» What to produce
Please check every line of the listing for "site" and copy each line where it is found.

» Raw data
--- --- ---

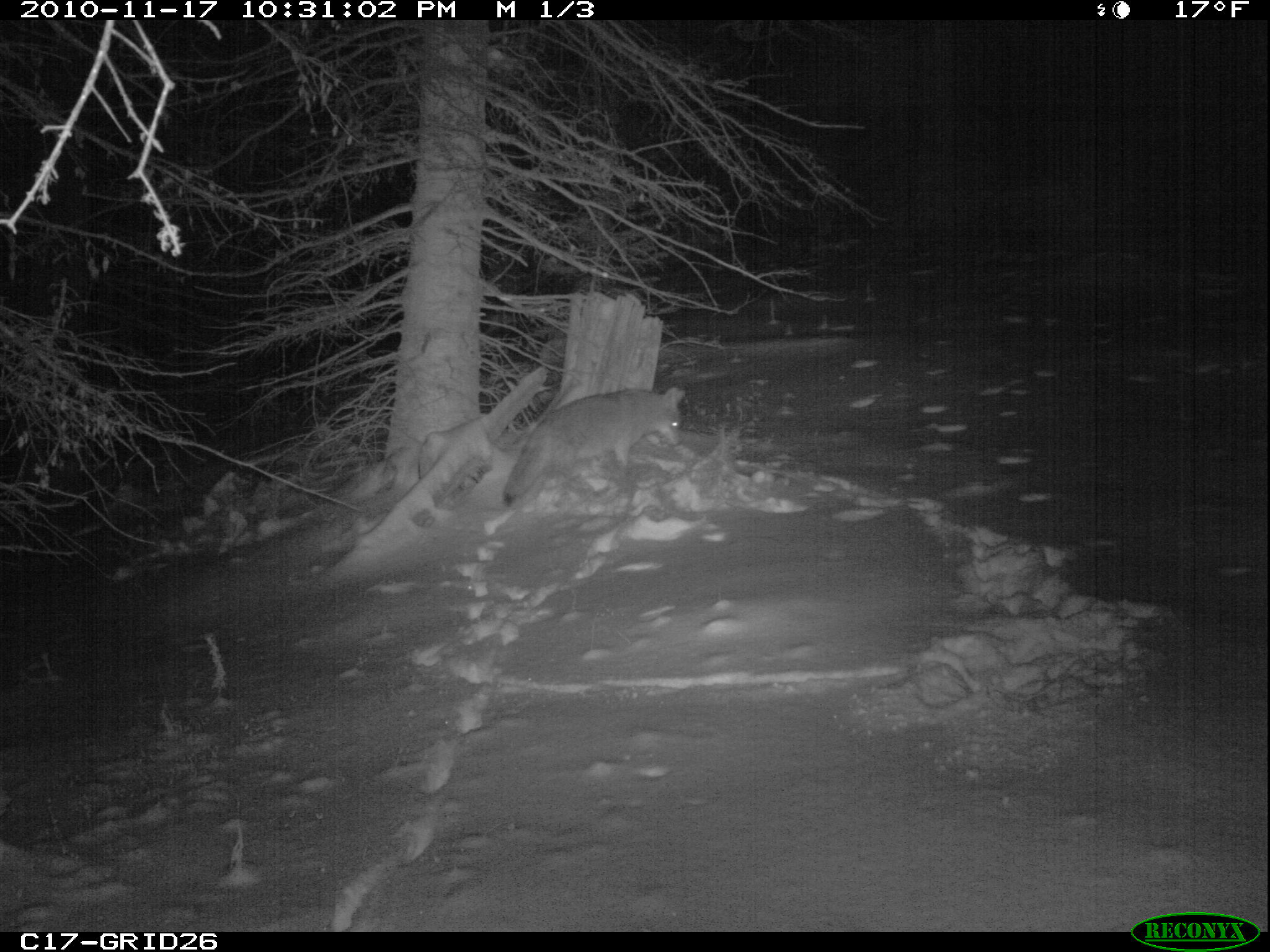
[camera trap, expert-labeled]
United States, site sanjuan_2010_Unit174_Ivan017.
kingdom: Animalia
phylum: Chordata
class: Mammalia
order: Carnivora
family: Canidae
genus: Canis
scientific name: Canis latrans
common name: coyote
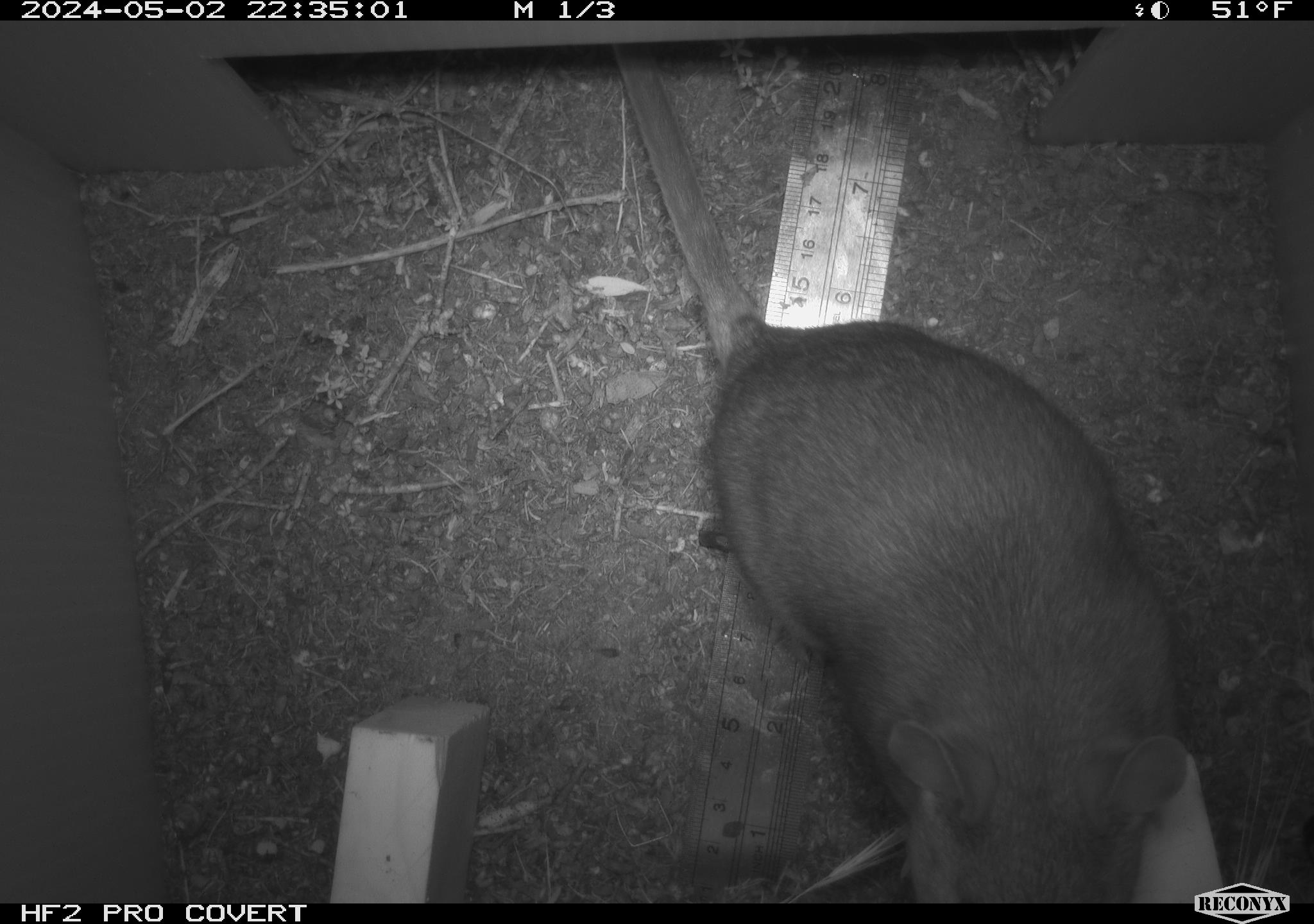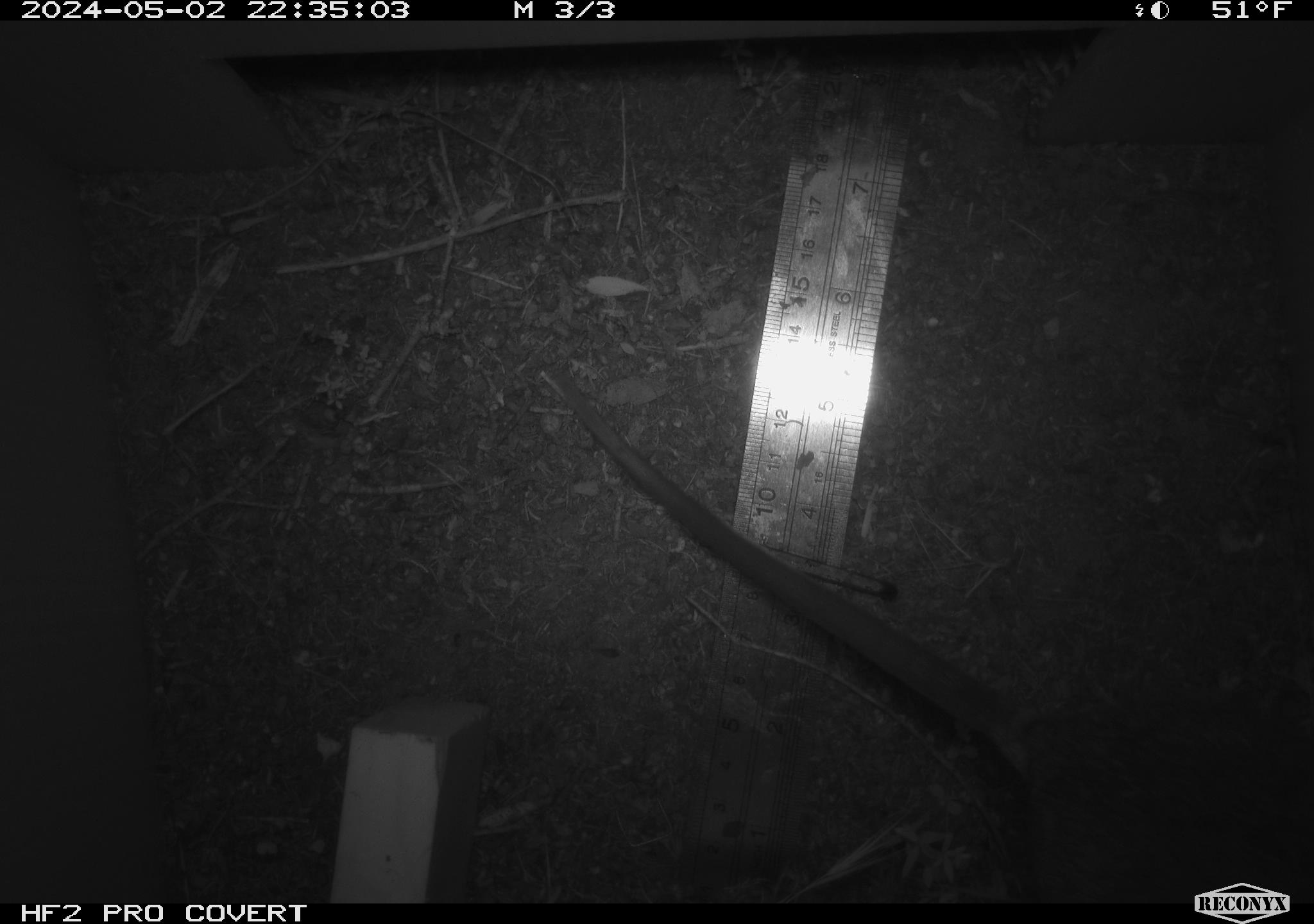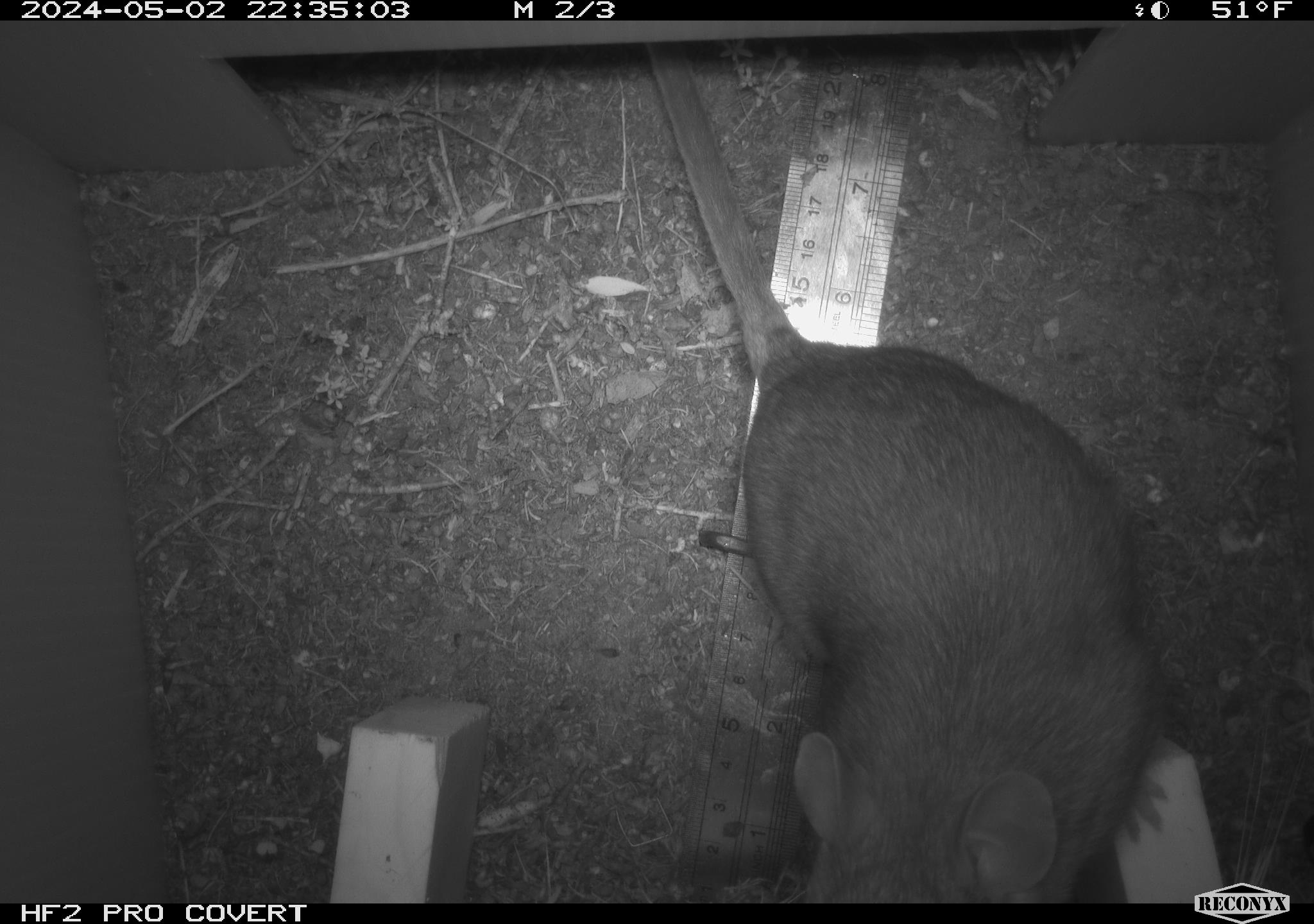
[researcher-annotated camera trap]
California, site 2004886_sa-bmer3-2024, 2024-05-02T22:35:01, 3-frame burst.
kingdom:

--- --- ---

» Solution
United States, site sanjuan_2010_Unit174_Ivan017.
California, site 2004886_sa-bmer3-2024, 2024-05-02T22:35:01, 3-frame burst.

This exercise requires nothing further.